The irony of increasingly sophisticated military apparatuses in South Asia together with continued poverty of the majority of the people and a huge debt burden has been given a devastating dimension in the case of India and Pakistan: This is the danger of war arising out of the long standing Kashmir dispute. The prospect of war of course has added horror in view of the fact that each country now has nuclear weapons capability.

It can be argued that continued increases in military expenditure are unsustainable both in terms of the added burden on the poor, as well as in terms of escalating tensions leading to a nuclear holocaust. As the largest country in the region it may be worth its while for India to adopt a long term perspective towards the Kashmir issue. If India were to take the initiative in resolving the Kashmir issue according to the wishes of the people of Kashmir it would constitute the best investment in the long term security of India and of the region. Such a gesture by India would change the perceptions of its smaller neighbours that it seeks hegemony in the region. It would thereby establish a lasting basis of durable peace defined by the equality of sovereign states seeking cooperation rather than conflict in the fulfillment of their national aspirations. Equally important would be the peace dividend that India and Pakistan could reap following a resolution of the Kashmir issue in terms of redirecting a large proportion of their existing military expenditure for the prosperity of their people. Rising military expenditure induced largely by tensions emanating from the Kashmir issue, does not increase in net terms the security of the respective states. This is simply because an increase in military expenditure by one country leads to a similar response by the other. While national security may not necessarily be enhanced by an arms race it is clearly endangered by the intensification of domestic poverty that results from it and increased social polarization associated with the perpetuation of poverty. To-day, as the armies of the two countries though disengaged, are still ready to pounce on each other, it is clear that war will have no victors. It may be time therefore to think of the imperatives of durable peace and sustainable development.

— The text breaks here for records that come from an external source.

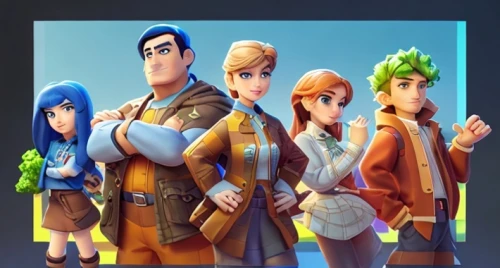 scout,hero academy,spotify icon,troop,tumblr icon,party banner,media player,scouts,tumblr logo,steam icon,characters,people characters,fortnite,russo-european laika,spotify,store icon,color is changable in ps,click icon,anime 3d,vector people,Common,Common,Cartoon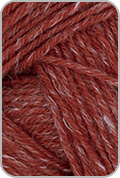 ALB Lino Yarn — Papaya (# 701)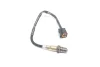 Лямбда зонд BMW/Skoda/Audi/Fiat/Ford/Lada/Opel/Renault/VW Hyundai/Kia/Mobis (3921026620) зображення 1
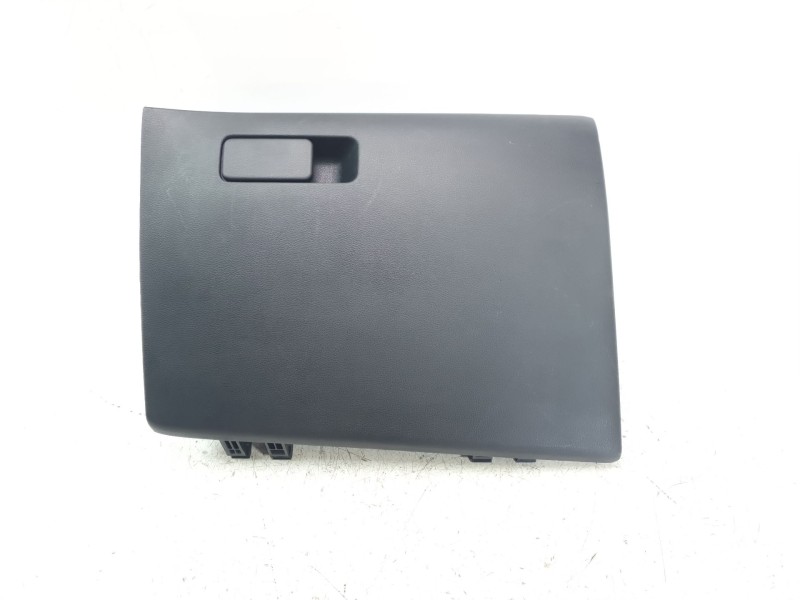 Recambio de guantera para hyundai i20 active 1.0 tgdi cat referencia OEM IAM 84510Q0000NNB  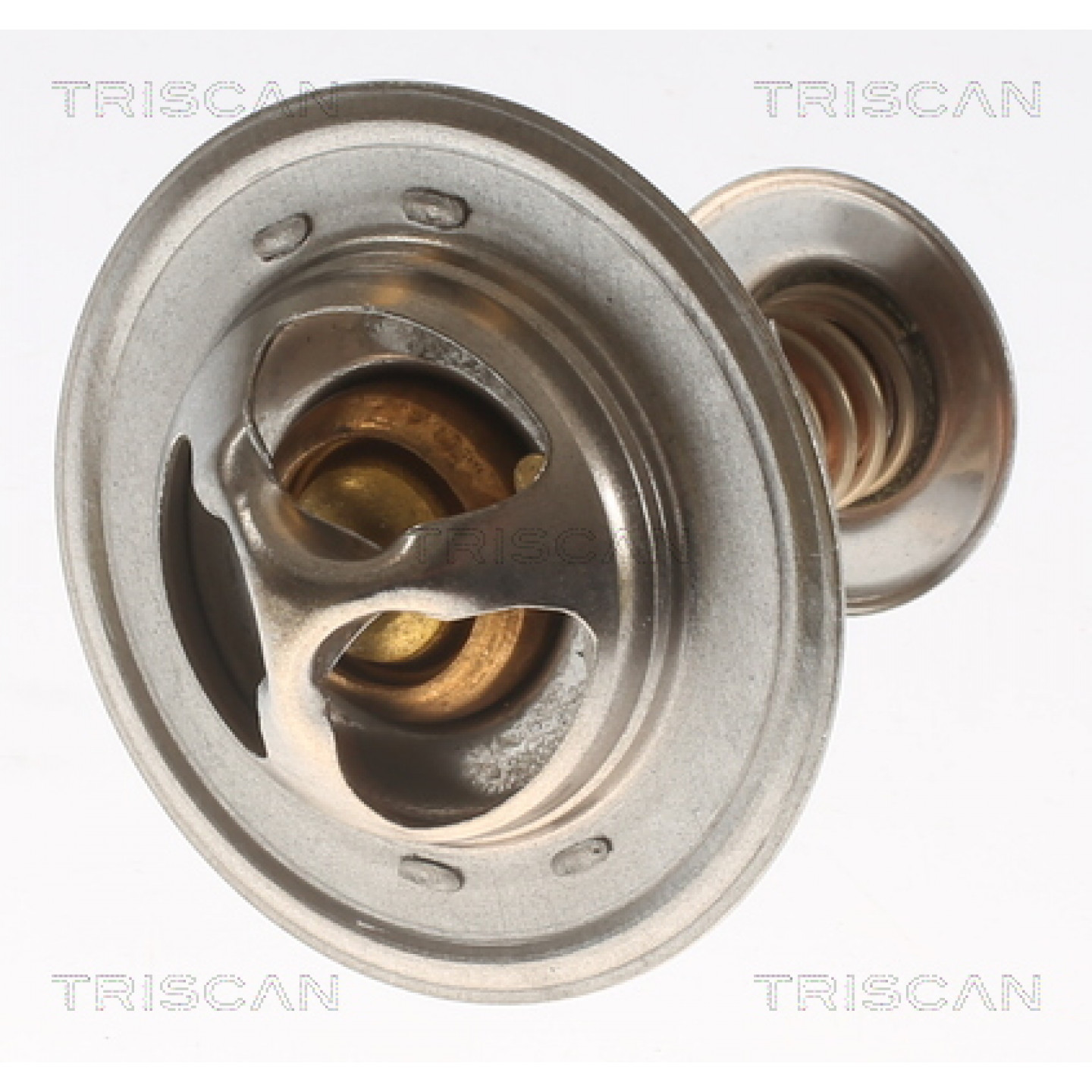 J1535006 HERTH+BUSS JAKOPARTS Termostato motore Temp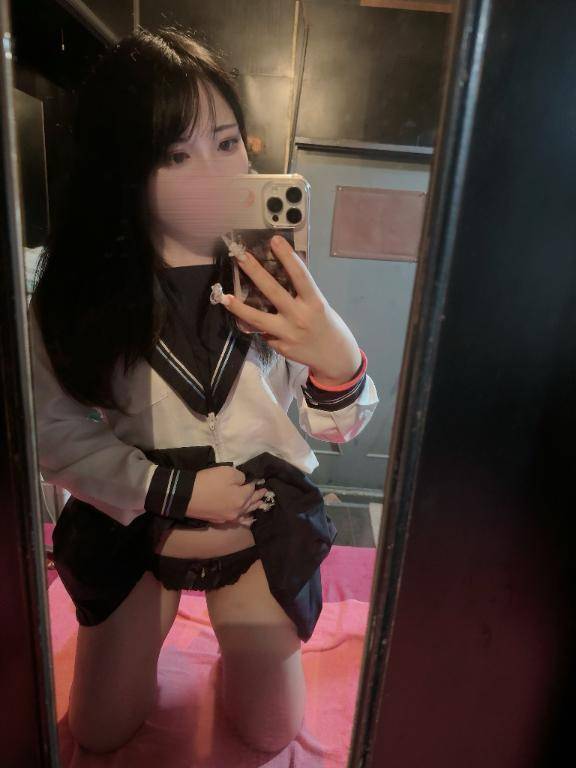 チラリズム💖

As we now look towards the future, an urgent need is felt today, for a new approach to development. A perspective within which people in their diverse locations can live in peace and acquire control over the decisions that affect their immediate existence; in which the autonomy of communities and states can be sought from the tentacles of an international financial system that is serving as a conduit for transferring real resources of the fragile resource base of the poor; a perspective within which production and economic growth is conducted to sustain life rather than serving to undermine it. In short, the question is, can we achieve a sustainable relationship between man, nature and growth?

The pursuit of such questions requires the people and governments of India and Pakistan respectively to re-experience the well springs of their own humanity. The challenge is to start a peace process that is predicated not on a myopic perception of state power but the vision of actualizing the tremendous human potential of the citizens of the two countries.